- **Goal**
Present the lines from the one containing "In the context" through the end of the items as a Markdown table with the columns Row and Line, numbering each row. Leave out blank lines and pictures.

─── Data shown

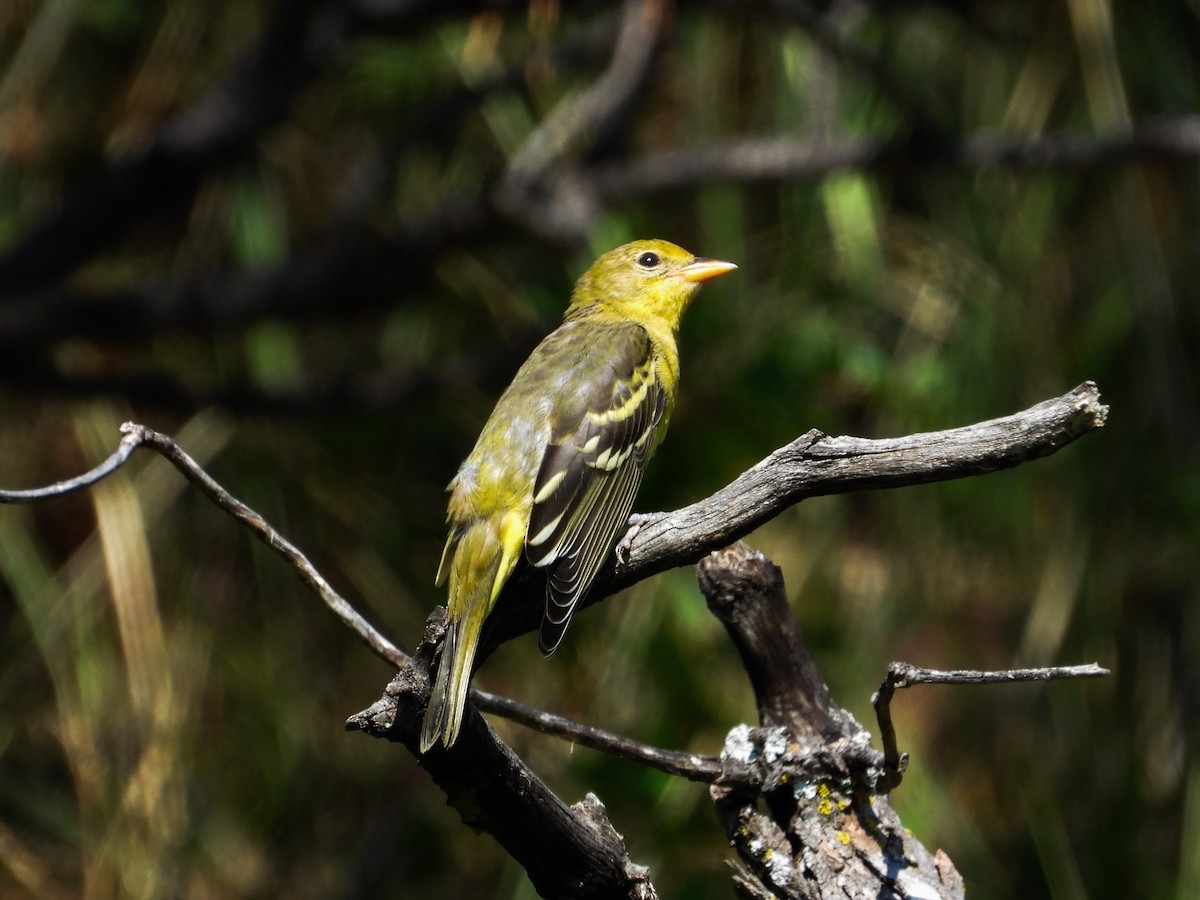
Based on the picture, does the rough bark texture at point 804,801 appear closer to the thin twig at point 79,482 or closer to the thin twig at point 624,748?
the thin twig at point 624,748

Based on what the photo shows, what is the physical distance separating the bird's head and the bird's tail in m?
1.13

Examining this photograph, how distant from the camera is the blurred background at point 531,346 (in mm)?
4793

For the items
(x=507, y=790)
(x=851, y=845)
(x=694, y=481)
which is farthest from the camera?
(x=694, y=481)

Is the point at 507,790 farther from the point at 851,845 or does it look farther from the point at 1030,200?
the point at 1030,200

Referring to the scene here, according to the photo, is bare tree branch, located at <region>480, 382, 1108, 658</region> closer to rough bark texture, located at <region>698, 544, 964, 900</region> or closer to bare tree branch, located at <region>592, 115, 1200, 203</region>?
rough bark texture, located at <region>698, 544, 964, 900</region>

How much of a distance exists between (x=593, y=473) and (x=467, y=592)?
506 mm

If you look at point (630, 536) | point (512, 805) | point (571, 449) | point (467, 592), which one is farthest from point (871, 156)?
point (512, 805)

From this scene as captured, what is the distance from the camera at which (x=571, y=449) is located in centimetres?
329

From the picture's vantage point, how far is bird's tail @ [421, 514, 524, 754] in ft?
6.89

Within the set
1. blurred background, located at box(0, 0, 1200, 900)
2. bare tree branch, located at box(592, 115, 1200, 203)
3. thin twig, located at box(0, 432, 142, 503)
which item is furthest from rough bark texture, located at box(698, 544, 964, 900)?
bare tree branch, located at box(592, 115, 1200, 203)

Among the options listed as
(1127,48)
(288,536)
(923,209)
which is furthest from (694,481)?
(1127,48)

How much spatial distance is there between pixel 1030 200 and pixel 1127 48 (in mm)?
606

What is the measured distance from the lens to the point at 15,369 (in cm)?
504

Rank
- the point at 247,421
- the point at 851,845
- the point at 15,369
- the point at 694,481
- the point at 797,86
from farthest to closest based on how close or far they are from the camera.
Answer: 1. the point at 797,86
2. the point at 247,421
3. the point at 15,369
4. the point at 694,481
5. the point at 851,845
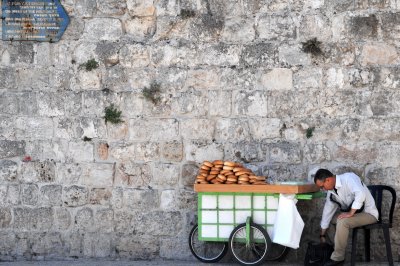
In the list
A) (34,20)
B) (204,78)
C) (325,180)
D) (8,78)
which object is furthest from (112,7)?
(325,180)

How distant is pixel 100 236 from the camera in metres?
8.93

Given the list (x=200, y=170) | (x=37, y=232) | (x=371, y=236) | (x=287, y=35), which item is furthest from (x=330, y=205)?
(x=37, y=232)

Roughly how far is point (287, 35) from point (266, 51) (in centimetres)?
30

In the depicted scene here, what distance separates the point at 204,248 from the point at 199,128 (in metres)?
1.36

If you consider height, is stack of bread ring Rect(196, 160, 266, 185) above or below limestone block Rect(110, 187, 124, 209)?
above

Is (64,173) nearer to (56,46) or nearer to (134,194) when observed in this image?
(134,194)

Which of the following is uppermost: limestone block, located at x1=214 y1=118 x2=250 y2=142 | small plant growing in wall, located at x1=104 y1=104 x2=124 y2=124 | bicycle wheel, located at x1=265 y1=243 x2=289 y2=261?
small plant growing in wall, located at x1=104 y1=104 x2=124 y2=124

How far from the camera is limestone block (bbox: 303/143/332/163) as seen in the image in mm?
8672

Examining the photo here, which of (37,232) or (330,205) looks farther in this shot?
(37,232)

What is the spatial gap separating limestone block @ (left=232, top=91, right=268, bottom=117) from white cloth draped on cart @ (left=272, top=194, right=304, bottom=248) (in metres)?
1.19

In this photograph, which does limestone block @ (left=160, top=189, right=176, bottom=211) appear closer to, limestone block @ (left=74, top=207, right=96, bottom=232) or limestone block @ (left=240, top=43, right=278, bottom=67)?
limestone block @ (left=74, top=207, right=96, bottom=232)

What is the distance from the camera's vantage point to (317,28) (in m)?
8.71

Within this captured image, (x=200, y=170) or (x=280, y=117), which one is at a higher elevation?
(x=280, y=117)

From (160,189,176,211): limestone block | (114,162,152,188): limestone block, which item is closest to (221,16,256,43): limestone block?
(114,162,152,188): limestone block
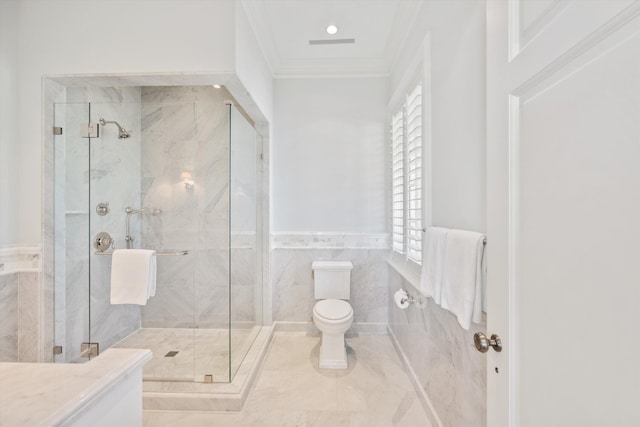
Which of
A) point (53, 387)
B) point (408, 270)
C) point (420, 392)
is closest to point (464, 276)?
point (408, 270)

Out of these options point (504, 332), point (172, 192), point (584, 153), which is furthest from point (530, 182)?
point (172, 192)

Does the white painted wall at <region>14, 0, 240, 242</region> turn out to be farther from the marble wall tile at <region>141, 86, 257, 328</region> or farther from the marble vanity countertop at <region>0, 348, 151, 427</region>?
the marble vanity countertop at <region>0, 348, 151, 427</region>

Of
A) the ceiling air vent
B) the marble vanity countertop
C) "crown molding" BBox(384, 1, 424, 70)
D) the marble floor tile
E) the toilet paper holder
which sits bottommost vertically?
the marble floor tile

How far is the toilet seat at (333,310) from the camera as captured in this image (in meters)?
2.25

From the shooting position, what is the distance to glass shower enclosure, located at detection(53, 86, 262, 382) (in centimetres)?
203

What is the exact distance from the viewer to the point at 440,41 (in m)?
1.60

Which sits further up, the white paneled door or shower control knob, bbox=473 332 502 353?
the white paneled door

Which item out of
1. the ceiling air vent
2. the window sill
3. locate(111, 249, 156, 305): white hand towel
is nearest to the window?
the window sill

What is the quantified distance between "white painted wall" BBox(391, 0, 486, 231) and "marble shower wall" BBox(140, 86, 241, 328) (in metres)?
1.49

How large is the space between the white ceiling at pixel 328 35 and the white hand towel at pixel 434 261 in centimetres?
160

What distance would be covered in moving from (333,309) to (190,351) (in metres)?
1.19

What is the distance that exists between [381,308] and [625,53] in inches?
110

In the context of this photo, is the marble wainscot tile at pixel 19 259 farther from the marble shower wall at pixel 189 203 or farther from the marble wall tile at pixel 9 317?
the marble shower wall at pixel 189 203

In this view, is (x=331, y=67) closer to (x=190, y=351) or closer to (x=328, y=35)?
(x=328, y=35)
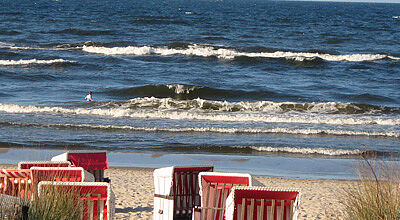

──────

- **Output for this exercise**
| Row | Line |
|---|---|
| 1 | In the context of this photo, is the marble wainscot tile at pixel 19 259 farther from the marble shower wall at pixel 189 203 or farther from the marble wall tile at pixel 9 317? |
| 2 | the marble shower wall at pixel 189 203 |
| 3 | In this view, is (x=331, y=67) closer to (x=190, y=351) or closer to (x=328, y=35)? |
| 4 | (x=328, y=35) |